Koichi Sasada Encourages Us To Contribute To Ruby

Ruby処理系開発コミュニティは、
あなたの挑戦を歓迎する。
The Ruby core community welcomes your challenge.

Today I’m happy to post an English translation of a new appendix to Ruby Under a Microscope written by Koichi Sasada (@_ko1), included in the Japanese edition last month. As you probably know, Koichi is the developer behind the virtual machine used by Ruby since Ruby 1.9 was released, known as “YARV.” He writes about the early days of YARV (apparently he wrote the first version during a single vacation week!) as well as some interesting aspects of its technical design.

But what struck me the most about this essay - what I found encouraging and inspiring - was the story about how Koichi first became involved in Ruby core development. He writes about how certain Ruby meetups and book clubs created an environment that enabled him to learn and innovate. This environment lead directly to the development of YARV, which enables all our Ruby programs to run faster today.

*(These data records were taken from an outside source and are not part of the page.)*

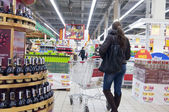 Young woman shopping at supermarket — Stockfoto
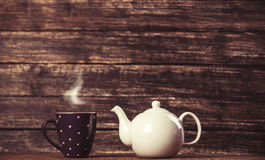 Teapot and cup of tea royalty free stock photos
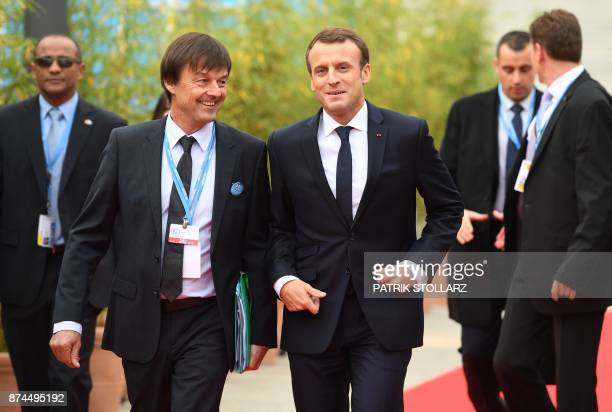 French President Emmanuel Macron and French Minister for the Ecological and Inclusive Transition Nicolas Hulot arrive to attend the UN conference on...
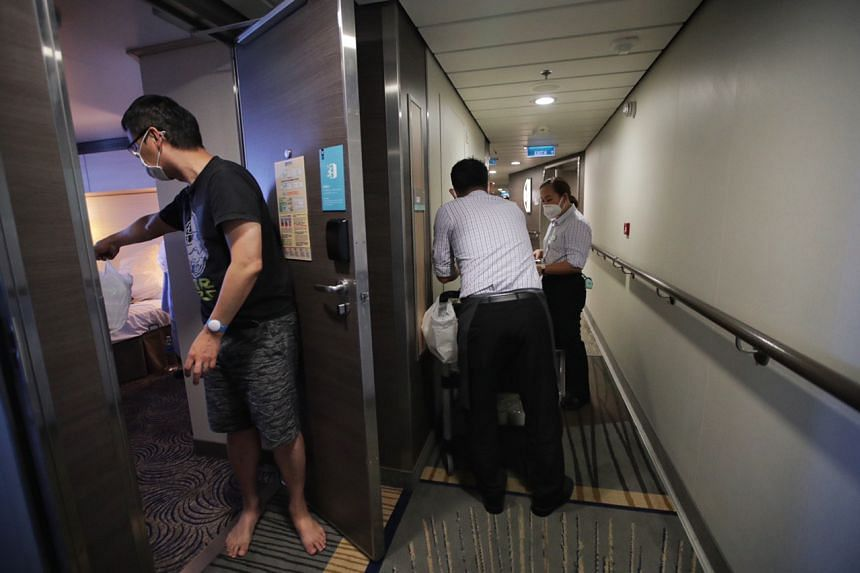 Quantum of the Seas cruise ship staff deliver lunch to passengers around noon on Dec 9, 2020.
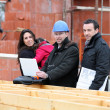 Stock Photo: Architect and clients visiting site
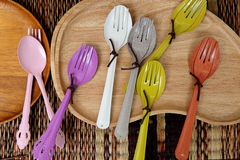 Colorful wooden spoon and forks Stock Photos
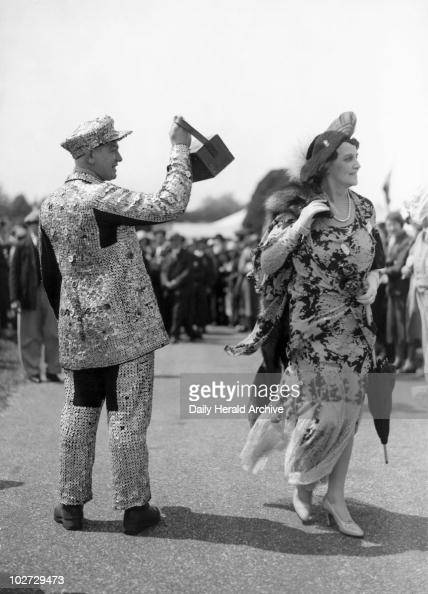 Pearly King collecting money for charity 14 June 1932 A traditional London Pearly King in his suit covered in motherofpearl buttons collects money in...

He concludes with a message for all of us: We should follow in his footsteps and not be afraid to contribute to Ruby, to create “yet another Ruby implementation.” Thinking about his story, to do this maybe we need to seek out - or to create - the right learning environment, like the one Koichi found in Japan 10 years ago. Thanks for writing this, Koichi! I’m happy and proud that RUM now concludes with this message.

Japanese-language edition copyright © 2014 by Ohmsha, Ltd. Reproduced with permission of the copyright owner.

A
さらにそのほかの
Ruby仮想マシン

Yet More Ruby Virtual Machines

I (Koichi Sasada) am thankful to have a chance to write about YARV in this appendix as a developer of YARV: Yet Another Ruby VM. Many pages of this book describe the internals of YARV. Furthermore, the original edition is written in English and has been read by people all over the world. I am greatly honored by that as a software developer, although it humbles me to have found several inefficiencies in YARV’s implementation while reading the book. In this appendix, I will give some supplemental information and background on the design and implementation of YARV.

YARV: Yet Another RubyVM

I started the development of YARV during the New Year's holiday in 2004. I had already been interested in a virtual machine for Ruby at that time. I built a simple prototype within about a week. I must have had plenty of time to kill back then. According to the first announcement ([ruby-dev:22494]), it was capable of running a program to calculate Fibonacci numbers.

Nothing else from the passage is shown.